• WHAT YOU ARE ASKED TO DO: Every line in the entries where "impacts" is found should be copied.

• PROVIDED MATERIAL:
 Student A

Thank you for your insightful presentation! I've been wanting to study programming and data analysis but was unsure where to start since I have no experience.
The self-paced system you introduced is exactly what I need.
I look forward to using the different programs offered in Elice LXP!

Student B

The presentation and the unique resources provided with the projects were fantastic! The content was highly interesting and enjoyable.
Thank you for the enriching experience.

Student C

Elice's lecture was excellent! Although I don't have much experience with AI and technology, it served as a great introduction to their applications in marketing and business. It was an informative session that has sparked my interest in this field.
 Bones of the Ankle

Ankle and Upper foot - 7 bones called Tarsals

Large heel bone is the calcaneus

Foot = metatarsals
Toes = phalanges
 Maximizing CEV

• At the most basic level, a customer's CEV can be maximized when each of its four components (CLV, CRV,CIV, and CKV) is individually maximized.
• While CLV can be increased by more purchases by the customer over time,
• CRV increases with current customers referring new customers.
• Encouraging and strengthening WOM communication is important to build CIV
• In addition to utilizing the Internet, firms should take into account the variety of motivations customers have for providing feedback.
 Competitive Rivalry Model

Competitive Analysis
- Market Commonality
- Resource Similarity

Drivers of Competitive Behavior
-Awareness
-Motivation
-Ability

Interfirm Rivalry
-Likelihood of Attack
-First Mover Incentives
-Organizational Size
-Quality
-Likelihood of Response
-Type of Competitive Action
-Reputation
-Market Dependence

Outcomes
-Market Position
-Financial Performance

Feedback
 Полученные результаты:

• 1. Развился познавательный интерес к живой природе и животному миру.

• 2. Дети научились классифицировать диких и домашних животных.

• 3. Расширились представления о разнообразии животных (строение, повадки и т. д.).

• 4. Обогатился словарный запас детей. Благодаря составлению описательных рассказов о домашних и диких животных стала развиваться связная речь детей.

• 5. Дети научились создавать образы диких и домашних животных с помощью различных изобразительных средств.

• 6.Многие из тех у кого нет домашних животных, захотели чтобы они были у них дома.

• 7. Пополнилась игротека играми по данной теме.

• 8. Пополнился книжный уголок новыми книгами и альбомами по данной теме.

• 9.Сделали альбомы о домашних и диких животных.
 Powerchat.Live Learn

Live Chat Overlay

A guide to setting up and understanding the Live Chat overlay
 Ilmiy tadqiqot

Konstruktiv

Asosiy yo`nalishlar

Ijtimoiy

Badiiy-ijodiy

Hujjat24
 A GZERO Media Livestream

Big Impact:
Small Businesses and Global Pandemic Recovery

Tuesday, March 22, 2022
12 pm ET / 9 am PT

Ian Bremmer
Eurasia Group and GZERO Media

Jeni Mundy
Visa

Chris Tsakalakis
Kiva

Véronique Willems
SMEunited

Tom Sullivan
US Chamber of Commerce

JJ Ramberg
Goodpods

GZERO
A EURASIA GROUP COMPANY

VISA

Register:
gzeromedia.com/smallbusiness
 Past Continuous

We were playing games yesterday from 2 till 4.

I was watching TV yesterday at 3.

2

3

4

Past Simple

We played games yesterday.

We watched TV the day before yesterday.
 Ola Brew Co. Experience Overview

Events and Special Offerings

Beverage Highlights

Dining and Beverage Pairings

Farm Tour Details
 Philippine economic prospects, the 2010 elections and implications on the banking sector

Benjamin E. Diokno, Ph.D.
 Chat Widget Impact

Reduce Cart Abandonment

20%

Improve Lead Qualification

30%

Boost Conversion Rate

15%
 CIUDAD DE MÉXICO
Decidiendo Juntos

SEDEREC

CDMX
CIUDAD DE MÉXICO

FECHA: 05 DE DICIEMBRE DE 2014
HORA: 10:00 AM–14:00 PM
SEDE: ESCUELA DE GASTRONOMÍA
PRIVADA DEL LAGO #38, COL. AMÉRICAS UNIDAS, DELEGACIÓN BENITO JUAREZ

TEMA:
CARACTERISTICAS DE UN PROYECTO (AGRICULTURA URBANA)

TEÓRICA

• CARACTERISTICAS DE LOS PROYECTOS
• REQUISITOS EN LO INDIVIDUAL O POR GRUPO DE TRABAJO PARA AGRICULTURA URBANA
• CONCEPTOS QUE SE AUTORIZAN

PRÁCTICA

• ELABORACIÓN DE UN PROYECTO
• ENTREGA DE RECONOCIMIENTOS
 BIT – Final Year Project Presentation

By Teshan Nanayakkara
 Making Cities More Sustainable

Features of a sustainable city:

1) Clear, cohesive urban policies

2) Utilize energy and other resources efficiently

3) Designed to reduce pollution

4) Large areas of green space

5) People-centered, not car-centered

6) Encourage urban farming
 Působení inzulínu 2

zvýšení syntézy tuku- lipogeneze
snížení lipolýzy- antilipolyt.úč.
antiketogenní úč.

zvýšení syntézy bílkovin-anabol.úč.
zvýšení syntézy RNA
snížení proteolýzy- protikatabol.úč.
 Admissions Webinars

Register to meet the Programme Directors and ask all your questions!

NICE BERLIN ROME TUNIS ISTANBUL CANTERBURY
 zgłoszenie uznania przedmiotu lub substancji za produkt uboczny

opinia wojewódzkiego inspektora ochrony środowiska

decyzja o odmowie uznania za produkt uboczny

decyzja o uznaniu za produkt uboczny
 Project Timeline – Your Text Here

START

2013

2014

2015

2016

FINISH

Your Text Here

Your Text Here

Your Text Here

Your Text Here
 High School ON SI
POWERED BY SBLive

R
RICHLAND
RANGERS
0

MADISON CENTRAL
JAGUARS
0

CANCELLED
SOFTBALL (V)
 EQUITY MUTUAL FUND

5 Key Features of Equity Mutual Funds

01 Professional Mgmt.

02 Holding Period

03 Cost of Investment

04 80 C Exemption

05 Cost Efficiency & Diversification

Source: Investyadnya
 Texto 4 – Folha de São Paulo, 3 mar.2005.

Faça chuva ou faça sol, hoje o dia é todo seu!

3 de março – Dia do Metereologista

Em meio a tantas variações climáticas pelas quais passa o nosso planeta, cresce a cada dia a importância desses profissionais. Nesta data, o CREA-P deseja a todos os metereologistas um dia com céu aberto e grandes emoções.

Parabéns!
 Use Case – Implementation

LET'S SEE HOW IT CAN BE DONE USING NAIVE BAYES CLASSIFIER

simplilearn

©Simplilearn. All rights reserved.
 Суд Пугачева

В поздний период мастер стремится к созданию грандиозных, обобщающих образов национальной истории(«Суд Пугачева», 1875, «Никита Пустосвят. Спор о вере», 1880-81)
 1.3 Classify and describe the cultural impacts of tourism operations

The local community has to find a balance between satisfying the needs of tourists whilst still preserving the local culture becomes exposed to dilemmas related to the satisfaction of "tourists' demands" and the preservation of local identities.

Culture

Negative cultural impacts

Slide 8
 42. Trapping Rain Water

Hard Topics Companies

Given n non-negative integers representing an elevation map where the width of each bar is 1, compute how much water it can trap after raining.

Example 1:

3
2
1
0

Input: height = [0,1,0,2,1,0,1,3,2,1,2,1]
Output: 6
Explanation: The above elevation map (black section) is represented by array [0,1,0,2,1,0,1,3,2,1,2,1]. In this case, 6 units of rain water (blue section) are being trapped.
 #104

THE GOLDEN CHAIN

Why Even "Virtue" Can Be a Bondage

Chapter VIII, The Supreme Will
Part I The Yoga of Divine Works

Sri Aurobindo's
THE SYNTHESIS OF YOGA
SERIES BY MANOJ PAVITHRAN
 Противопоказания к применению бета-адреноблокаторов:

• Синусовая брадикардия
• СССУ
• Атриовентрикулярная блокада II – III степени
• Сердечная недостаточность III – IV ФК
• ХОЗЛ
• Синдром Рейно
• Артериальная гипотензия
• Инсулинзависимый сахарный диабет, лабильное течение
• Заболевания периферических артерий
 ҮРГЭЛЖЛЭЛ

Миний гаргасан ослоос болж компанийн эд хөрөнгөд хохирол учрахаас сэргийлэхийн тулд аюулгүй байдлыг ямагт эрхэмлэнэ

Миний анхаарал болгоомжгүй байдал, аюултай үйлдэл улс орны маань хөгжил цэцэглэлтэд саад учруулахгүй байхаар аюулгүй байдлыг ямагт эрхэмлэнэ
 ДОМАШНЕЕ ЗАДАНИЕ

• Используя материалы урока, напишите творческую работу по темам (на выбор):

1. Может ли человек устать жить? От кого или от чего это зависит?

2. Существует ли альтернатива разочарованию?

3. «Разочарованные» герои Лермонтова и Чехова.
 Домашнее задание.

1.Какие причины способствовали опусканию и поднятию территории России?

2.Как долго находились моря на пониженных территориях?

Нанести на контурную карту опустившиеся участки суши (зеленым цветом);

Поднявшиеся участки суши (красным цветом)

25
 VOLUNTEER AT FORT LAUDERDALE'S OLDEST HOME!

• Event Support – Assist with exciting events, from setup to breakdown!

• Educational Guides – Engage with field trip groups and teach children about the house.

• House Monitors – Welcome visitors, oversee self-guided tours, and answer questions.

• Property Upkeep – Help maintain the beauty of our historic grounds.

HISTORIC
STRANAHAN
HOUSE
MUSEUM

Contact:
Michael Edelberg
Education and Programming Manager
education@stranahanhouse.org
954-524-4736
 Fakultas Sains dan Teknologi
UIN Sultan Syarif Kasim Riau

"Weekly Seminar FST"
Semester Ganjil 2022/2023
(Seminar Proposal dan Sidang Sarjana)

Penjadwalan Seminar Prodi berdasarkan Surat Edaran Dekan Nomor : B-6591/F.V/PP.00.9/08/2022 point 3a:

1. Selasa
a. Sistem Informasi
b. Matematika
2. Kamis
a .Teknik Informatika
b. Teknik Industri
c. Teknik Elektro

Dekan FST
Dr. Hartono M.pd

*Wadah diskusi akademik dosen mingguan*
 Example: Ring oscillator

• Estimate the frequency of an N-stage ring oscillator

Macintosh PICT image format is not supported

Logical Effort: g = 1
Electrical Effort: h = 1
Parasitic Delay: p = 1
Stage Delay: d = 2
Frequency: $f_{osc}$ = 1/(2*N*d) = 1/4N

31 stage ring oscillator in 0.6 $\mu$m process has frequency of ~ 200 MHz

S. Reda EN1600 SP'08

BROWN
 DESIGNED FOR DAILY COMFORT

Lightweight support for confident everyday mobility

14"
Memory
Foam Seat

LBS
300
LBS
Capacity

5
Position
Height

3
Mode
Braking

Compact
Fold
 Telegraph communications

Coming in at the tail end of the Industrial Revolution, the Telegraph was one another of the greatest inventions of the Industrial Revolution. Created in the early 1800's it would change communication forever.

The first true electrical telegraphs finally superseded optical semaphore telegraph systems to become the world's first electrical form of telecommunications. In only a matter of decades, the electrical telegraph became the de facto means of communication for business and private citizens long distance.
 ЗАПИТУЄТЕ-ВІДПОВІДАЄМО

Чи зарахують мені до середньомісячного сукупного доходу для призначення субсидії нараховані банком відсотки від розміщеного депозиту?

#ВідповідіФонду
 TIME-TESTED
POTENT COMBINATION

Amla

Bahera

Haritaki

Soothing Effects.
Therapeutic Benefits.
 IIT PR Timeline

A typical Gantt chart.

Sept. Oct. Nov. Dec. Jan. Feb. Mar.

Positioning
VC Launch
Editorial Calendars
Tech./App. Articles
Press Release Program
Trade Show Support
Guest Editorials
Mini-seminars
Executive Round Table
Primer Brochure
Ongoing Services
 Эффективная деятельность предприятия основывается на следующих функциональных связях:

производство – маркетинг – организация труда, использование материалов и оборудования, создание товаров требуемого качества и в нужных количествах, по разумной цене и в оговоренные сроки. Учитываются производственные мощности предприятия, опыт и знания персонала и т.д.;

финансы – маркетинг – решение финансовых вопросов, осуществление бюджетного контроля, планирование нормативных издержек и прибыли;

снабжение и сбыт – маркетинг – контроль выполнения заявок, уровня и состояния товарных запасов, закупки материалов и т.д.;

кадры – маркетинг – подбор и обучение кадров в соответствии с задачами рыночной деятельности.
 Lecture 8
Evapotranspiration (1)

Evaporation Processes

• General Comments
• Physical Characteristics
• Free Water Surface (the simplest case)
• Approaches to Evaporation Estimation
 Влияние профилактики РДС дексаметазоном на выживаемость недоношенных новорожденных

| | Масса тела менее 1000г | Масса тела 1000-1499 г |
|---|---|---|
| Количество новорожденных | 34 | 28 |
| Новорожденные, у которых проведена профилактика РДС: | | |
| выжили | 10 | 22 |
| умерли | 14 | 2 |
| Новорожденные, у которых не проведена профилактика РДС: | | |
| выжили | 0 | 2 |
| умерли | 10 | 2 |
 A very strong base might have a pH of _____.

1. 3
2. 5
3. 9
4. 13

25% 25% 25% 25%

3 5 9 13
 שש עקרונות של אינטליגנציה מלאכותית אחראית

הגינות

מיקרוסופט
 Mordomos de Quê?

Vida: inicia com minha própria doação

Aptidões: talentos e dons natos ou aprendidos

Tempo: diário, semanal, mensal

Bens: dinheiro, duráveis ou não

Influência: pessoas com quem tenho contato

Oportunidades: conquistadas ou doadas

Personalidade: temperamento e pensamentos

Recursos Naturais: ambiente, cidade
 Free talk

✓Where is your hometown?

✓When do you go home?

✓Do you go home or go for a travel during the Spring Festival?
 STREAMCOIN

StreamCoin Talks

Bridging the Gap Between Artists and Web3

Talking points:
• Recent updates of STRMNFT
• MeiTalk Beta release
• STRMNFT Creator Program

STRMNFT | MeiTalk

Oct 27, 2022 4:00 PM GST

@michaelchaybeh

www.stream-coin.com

• TASK SOLUTION:
 1.3 Classify and describe the cultural impacts of tourism operations
Negative cultural impacts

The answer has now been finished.